**WHAT THE TASK REQUIRES**: Copy exactly the lines from the one containing "symbiosis cooperative algorithms" through the last line of the records, both included, and nothing more.

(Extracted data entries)
= = = = =

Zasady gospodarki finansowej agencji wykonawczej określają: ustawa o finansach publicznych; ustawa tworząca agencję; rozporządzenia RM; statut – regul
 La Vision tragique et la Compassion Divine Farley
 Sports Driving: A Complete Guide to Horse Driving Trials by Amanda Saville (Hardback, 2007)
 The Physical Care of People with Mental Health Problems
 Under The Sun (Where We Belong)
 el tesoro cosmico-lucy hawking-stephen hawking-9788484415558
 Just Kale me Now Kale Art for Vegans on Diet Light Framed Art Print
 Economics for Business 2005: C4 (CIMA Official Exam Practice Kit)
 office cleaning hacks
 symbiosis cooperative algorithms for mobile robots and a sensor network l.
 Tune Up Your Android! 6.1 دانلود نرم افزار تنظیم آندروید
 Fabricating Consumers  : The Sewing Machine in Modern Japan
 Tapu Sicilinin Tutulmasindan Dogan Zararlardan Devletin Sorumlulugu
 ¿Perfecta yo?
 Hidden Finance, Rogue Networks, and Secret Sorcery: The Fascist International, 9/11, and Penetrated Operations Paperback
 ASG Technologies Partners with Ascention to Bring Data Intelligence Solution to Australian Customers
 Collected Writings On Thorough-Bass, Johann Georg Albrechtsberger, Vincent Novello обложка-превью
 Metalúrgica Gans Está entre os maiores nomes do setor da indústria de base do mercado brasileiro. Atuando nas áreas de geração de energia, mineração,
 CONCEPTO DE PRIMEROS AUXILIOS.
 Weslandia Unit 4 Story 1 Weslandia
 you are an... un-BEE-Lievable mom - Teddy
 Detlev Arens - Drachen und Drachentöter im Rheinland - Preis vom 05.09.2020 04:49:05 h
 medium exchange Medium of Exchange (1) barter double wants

= = = = =

**RESULT FOR THIS EXERCISE**:
 symbiosis cooperative algorithms for mobile robots and a sensor network l.
 Tune Up Your Android! 6.1 دانلود نرم افزار تنظیم آندروید
 Fabricating Consumers  : The Sewing Machine in Modern Japan
 Tapu Sicilinin Tutulmasindan Dogan Zararlardan Devletin Sorumlulugu
 ¿Perfecta yo?
 Hidden Finance, Rogue Networks, and Secret Sorcery: The Fascist International, 9/11, and Penetrated Operations Paperback
 ASG Technologies Partners with Ascention to Bring Data Intelligence Solution to Australian Customers
 Collected Writings On Thorough-Bass, Johann Georg Albrechtsberger, Vincent Novello обложка-превью
 Metalúrgica Gans Está entre os maiores nomes do setor da indústria de base do mercado brasileiro. Atuando nas áreas de geração de energia, mineração,
 CONCEPTO DE PRIMEROS AUXILIOS.
 Weslandia Unit 4 Story 1 Weslandia
 you are an... un-BEE-Lievable mom - Teddy
 Detlev Arens - Drachen und Drachentöter im Rheinland - Preis vom 05.09.2020 04:49:05 h
 medium exchange Medium of Exchange (1) barter double wants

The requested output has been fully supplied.